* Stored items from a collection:

------------------------

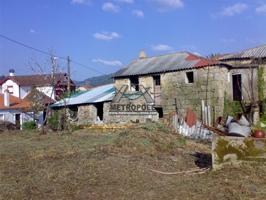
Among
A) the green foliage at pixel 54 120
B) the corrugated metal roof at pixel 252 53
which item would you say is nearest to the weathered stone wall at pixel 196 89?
the corrugated metal roof at pixel 252 53

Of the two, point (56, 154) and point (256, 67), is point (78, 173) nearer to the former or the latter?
point (56, 154)

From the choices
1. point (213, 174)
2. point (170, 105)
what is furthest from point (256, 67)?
point (213, 174)

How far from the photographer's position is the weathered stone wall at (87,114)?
27.9m

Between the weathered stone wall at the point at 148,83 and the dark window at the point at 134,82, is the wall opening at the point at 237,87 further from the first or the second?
the dark window at the point at 134,82

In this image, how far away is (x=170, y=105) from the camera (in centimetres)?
2520

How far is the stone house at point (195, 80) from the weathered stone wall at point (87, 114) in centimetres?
234

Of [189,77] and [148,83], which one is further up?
[189,77]

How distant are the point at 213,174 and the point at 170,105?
17.2 m

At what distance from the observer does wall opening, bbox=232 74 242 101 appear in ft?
75.4

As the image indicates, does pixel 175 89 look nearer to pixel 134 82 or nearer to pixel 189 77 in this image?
pixel 189 77

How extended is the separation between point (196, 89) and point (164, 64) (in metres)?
3.53

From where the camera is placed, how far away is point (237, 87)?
23.3 m

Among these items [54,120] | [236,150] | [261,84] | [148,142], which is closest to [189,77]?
[261,84]

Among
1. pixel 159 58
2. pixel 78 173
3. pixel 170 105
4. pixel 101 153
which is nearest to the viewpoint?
pixel 78 173
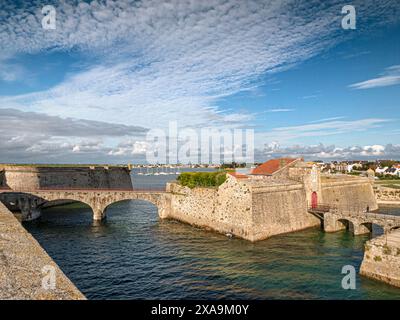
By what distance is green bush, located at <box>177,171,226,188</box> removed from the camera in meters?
40.8

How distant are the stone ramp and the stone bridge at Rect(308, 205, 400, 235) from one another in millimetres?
28543

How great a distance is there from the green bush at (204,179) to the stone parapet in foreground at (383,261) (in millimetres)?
20157

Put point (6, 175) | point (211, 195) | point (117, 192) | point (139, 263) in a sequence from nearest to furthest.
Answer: point (139, 263), point (211, 195), point (117, 192), point (6, 175)

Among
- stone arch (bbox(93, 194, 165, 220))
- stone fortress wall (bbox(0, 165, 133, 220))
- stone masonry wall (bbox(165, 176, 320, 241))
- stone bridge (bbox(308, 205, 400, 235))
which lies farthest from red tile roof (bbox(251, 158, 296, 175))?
stone fortress wall (bbox(0, 165, 133, 220))

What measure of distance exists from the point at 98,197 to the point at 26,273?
102 feet

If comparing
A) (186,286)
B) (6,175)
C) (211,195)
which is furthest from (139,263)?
(6,175)

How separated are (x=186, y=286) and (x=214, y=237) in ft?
41.8

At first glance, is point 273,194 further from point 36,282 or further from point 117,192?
point 36,282

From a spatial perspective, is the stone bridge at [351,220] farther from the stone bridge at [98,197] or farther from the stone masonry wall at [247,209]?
the stone bridge at [98,197]

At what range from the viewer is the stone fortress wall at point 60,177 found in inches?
2191

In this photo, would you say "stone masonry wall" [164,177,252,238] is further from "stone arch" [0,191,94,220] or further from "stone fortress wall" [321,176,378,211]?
"stone fortress wall" [321,176,378,211]

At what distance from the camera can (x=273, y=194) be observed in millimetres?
35438

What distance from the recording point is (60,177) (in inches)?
2403

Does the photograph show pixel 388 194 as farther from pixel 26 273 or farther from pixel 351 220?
pixel 26 273
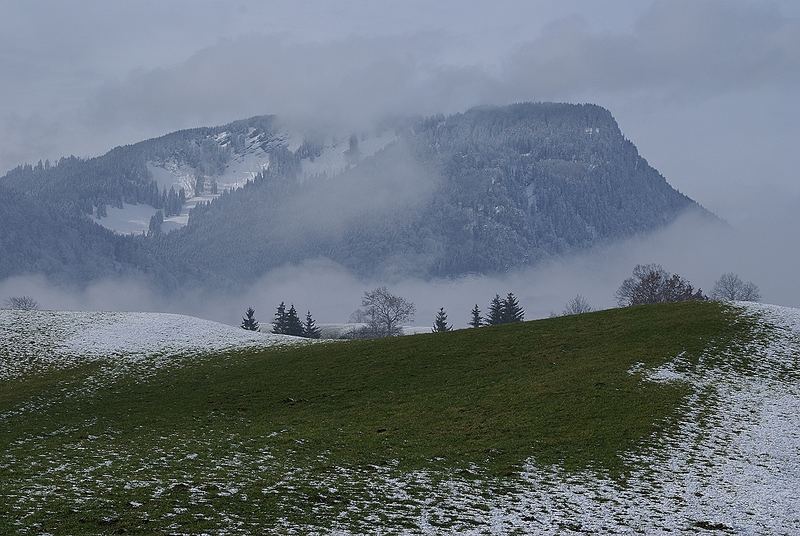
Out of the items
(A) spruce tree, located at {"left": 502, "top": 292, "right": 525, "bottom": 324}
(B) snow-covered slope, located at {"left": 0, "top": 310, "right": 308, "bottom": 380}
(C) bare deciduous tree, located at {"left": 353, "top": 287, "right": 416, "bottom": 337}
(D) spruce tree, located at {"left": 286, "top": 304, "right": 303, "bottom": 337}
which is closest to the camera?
(B) snow-covered slope, located at {"left": 0, "top": 310, "right": 308, "bottom": 380}

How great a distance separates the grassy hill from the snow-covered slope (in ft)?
6.74

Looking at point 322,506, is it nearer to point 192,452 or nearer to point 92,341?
point 192,452

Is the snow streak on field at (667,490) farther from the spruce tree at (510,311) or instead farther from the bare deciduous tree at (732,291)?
the bare deciduous tree at (732,291)

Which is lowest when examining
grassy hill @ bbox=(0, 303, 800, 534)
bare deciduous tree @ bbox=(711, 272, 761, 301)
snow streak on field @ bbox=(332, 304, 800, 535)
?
snow streak on field @ bbox=(332, 304, 800, 535)

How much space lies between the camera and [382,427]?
3334cm

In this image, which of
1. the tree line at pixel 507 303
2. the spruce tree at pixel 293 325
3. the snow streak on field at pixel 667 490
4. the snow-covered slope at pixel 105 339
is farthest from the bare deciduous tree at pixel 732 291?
the snow streak on field at pixel 667 490

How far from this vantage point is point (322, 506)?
21.5 m

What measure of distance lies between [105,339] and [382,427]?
1117 inches

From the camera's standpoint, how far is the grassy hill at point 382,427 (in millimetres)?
21188

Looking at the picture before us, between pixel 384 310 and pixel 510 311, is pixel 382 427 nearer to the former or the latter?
pixel 510 311

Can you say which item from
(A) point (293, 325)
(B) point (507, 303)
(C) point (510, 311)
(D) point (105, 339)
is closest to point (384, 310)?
(A) point (293, 325)

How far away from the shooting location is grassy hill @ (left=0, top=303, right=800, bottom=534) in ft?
69.5

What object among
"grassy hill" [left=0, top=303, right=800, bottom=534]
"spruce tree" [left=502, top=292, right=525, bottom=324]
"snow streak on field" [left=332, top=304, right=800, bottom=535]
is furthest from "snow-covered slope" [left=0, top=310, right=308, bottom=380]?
"spruce tree" [left=502, top=292, right=525, bottom=324]

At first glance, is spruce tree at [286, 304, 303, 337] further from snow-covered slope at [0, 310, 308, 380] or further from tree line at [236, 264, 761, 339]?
snow-covered slope at [0, 310, 308, 380]
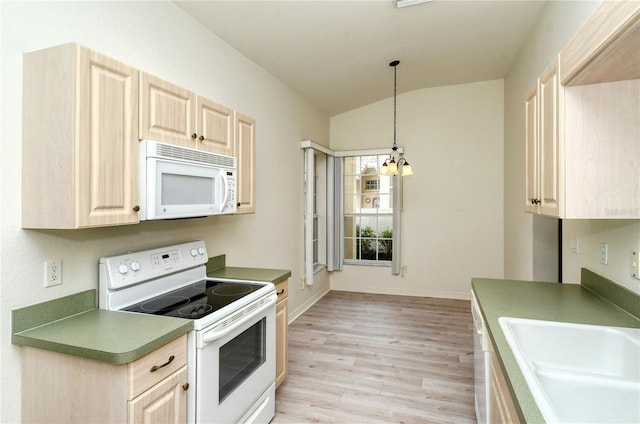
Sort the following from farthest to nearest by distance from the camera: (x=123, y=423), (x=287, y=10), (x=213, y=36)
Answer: (x=213, y=36) < (x=287, y=10) < (x=123, y=423)

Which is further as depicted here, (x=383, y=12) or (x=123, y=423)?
(x=383, y=12)

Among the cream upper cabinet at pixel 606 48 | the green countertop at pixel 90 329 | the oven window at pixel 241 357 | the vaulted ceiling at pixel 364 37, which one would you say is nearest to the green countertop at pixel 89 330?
the green countertop at pixel 90 329

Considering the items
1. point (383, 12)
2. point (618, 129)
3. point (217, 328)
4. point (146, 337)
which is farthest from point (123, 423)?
point (383, 12)

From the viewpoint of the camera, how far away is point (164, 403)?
1.47 m

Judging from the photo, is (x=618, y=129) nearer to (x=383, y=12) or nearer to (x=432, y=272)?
(x=383, y=12)

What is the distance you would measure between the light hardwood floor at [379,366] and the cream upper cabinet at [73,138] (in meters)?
1.80

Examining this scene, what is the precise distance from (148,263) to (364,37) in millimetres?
2626

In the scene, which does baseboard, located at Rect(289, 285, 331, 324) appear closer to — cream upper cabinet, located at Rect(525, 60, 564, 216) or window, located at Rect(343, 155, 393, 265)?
window, located at Rect(343, 155, 393, 265)

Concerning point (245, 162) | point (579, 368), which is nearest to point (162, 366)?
point (245, 162)

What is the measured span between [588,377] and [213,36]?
3.05 metres

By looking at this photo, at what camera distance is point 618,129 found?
1392 mm

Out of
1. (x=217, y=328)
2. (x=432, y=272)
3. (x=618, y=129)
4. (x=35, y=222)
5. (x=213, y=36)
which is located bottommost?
(x=432, y=272)

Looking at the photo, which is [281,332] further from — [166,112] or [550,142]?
[550,142]

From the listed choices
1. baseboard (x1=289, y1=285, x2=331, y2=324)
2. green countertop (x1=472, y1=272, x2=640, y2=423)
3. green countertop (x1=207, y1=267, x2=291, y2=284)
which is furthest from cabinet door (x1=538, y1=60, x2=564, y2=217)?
baseboard (x1=289, y1=285, x2=331, y2=324)
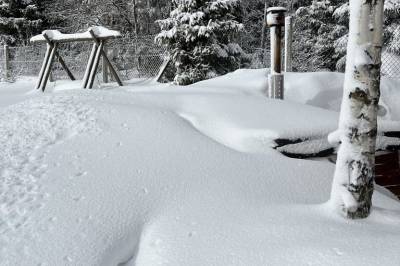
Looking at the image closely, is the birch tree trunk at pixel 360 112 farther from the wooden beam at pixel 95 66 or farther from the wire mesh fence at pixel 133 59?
the wire mesh fence at pixel 133 59

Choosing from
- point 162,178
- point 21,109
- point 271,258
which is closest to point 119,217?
point 162,178

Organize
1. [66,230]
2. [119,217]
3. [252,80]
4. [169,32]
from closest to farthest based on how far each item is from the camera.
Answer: [66,230]
[119,217]
[252,80]
[169,32]

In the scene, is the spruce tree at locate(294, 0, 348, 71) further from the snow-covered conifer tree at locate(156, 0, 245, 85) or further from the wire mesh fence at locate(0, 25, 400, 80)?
the snow-covered conifer tree at locate(156, 0, 245, 85)

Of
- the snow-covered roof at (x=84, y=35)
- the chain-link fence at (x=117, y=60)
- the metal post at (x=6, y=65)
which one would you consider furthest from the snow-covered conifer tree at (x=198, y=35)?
the metal post at (x=6, y=65)

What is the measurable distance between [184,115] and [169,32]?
569 cm

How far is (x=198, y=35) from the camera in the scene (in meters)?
8.89

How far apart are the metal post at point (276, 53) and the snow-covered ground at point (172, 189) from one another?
27.8 inches

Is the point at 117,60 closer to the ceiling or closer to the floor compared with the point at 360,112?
closer to the floor

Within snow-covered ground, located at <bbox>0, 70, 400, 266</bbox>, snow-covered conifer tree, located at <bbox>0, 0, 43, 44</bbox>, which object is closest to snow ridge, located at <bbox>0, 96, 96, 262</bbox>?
snow-covered ground, located at <bbox>0, 70, 400, 266</bbox>

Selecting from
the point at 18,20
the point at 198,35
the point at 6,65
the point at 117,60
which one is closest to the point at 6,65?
the point at 6,65

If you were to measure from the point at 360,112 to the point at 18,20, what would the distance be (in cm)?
1832

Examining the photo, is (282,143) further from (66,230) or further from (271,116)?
(66,230)

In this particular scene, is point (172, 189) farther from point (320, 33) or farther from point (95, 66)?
point (320, 33)

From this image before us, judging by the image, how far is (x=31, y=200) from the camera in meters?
2.35
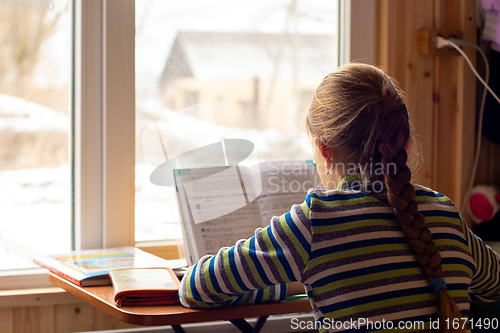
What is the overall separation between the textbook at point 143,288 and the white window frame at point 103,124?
410mm

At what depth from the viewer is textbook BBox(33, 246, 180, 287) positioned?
3.43 feet

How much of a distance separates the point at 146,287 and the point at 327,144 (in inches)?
17.0

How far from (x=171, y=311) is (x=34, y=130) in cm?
79

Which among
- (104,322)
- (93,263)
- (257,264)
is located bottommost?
(104,322)

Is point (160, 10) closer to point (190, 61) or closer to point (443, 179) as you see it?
Result: point (190, 61)

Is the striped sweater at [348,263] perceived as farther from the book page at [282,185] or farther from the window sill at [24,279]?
the window sill at [24,279]

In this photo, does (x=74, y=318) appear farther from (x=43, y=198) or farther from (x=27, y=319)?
(x=43, y=198)

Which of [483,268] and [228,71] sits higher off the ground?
[228,71]

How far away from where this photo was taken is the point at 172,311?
0.87 m

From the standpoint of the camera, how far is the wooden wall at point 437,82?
5.26 feet

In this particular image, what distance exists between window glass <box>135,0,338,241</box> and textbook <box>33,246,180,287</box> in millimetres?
188

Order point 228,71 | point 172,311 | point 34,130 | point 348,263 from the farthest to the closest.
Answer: point 228,71 < point 34,130 < point 172,311 < point 348,263

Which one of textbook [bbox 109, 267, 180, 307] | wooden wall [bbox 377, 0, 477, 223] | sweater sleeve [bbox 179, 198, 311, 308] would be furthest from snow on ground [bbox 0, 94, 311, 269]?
wooden wall [bbox 377, 0, 477, 223]

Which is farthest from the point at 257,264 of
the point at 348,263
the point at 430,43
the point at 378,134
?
the point at 430,43
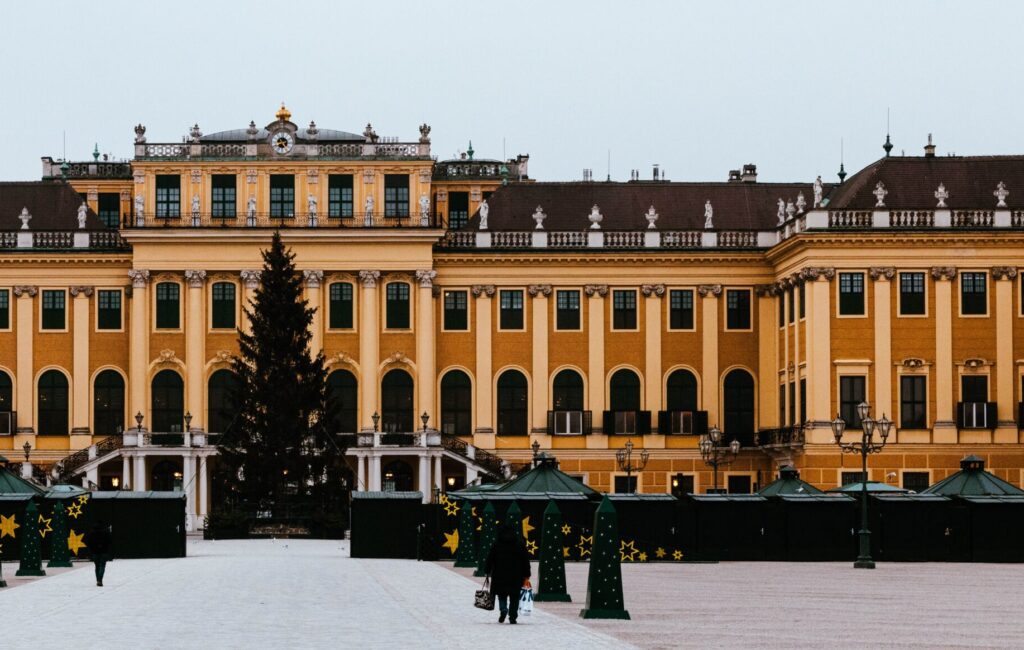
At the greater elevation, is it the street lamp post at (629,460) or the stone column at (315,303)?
the stone column at (315,303)

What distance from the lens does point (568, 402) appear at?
9000cm

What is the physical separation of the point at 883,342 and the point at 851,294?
220 centimetres

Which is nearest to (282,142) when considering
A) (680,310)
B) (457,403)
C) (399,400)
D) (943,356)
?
(399,400)

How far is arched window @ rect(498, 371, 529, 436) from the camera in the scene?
8969 centimetres

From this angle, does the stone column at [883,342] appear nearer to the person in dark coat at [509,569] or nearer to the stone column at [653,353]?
the stone column at [653,353]

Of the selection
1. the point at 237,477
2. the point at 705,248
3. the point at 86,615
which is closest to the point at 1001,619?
the point at 86,615

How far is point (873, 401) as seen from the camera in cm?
8244

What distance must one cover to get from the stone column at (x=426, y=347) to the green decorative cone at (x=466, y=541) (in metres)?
36.3

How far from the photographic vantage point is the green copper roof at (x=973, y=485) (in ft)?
188

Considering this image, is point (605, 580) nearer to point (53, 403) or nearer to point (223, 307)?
point (223, 307)

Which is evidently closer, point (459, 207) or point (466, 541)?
point (466, 541)

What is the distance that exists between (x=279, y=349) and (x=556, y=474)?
23.4 meters

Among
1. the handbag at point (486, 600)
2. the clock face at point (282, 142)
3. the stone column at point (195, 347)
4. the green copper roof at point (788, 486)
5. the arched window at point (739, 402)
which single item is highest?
the clock face at point (282, 142)

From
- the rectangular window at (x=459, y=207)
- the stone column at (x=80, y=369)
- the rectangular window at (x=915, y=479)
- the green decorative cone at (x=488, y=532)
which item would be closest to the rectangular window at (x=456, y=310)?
the rectangular window at (x=459, y=207)
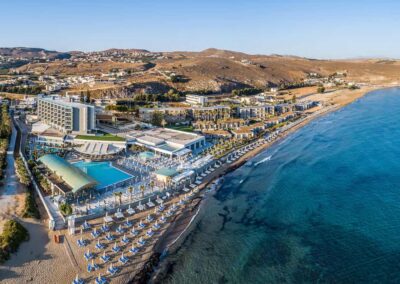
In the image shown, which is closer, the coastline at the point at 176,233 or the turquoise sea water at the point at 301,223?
the coastline at the point at 176,233

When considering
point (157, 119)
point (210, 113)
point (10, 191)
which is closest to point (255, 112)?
point (210, 113)

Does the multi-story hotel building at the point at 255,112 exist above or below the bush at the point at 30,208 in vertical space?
above

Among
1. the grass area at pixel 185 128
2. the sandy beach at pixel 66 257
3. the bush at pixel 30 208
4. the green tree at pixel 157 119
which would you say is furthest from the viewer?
the green tree at pixel 157 119

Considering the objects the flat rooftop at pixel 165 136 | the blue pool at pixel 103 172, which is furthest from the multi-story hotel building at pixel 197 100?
the blue pool at pixel 103 172

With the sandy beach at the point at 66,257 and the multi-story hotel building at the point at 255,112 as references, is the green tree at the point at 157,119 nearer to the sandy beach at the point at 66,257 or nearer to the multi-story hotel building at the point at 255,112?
the multi-story hotel building at the point at 255,112

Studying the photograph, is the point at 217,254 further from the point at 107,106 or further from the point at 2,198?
the point at 107,106

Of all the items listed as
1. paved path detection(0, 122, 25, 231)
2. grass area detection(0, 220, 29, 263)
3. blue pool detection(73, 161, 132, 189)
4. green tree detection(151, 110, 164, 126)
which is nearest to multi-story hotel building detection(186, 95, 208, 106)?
green tree detection(151, 110, 164, 126)

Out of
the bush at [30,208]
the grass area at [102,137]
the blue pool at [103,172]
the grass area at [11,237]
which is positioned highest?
the grass area at [102,137]

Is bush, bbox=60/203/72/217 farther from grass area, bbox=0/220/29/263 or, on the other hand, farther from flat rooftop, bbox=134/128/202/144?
flat rooftop, bbox=134/128/202/144

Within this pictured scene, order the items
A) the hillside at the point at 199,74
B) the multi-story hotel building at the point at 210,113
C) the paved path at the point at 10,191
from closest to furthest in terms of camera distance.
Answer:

------------------------

* To do:
Please edit the material beginning at the line that has "Is the striped" and stopping after the line that has "Answer: point 228,71", changing "photo" to "picture" and leaving everything else unchanged. Return only those lines.

* Correct answer:
Is the striped sweater at [348,263] perceived as farther from the book page at [282,185] or farther from the window sill at [24,279]?
the window sill at [24,279]

In this picture, does (x=74, y=318) appear farther from (x=43, y=198) or farther from (x=27, y=319)?
(x=43, y=198)

Which of [483,268] and [228,71] sits higher off the ground?
[228,71]

How far away from where this picture was taken is the point at 172,311?
0.87 m

From the standpoint of the camera, how far is the wooden wall at point 437,82?
5.26 feet

In this particular image, what distance exists between window glass <box>135,0,338,241</box> and textbook <box>33,246,180,287</box> in millimetres?
188

Order point 228,71 | point 172,311 | point 34,130 | point 348,263 from the farthest to the closest.
Answer: point 228,71 < point 34,130 < point 172,311 < point 348,263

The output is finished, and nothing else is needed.